## [WHAT YOU NEED TO DO]
Reproduce word for word the lines of the source data from the line that contains "How far is the banner" up to and including the last line.

(Source data)
□ □ □ □ □ □ □
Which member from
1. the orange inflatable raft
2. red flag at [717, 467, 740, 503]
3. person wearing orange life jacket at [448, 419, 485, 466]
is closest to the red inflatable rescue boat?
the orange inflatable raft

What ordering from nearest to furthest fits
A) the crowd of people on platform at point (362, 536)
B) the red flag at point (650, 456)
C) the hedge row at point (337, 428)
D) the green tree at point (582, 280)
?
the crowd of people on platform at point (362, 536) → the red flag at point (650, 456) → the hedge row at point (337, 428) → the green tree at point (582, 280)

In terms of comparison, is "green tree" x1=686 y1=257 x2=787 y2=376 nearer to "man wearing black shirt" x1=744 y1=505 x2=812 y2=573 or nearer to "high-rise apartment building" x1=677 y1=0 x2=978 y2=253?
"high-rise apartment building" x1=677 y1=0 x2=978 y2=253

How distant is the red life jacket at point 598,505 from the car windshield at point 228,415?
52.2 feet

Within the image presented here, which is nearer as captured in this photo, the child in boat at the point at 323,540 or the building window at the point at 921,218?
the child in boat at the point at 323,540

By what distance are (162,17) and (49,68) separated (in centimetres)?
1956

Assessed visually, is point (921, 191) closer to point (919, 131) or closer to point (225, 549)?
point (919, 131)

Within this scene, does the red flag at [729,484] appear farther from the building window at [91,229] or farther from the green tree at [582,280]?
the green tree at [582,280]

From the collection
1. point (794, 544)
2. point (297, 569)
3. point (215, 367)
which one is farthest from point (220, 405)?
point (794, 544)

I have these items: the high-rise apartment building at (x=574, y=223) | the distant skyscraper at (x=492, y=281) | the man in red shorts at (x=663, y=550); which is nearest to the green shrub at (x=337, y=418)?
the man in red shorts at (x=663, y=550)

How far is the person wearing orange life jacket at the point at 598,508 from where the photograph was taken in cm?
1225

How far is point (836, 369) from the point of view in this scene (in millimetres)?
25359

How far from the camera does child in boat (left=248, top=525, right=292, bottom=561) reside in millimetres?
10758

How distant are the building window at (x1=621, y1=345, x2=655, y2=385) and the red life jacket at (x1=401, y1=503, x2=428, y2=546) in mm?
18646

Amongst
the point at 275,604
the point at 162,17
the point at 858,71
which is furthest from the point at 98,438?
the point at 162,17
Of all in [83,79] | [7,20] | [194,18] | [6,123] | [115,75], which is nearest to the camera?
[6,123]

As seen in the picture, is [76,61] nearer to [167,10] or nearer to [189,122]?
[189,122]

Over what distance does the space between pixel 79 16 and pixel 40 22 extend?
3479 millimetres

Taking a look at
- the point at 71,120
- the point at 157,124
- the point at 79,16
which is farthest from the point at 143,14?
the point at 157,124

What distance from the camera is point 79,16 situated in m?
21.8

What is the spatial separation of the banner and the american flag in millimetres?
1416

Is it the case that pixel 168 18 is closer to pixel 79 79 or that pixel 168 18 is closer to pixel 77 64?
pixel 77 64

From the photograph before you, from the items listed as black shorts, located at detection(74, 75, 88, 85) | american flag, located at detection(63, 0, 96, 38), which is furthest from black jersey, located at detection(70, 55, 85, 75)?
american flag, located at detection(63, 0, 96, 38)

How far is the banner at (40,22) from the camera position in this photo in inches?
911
□ □ □ □ □ □ □
## [RESPONSE TO THIS TASK]
How far is the banner at (40,22) from the camera position in this photo in inches?
911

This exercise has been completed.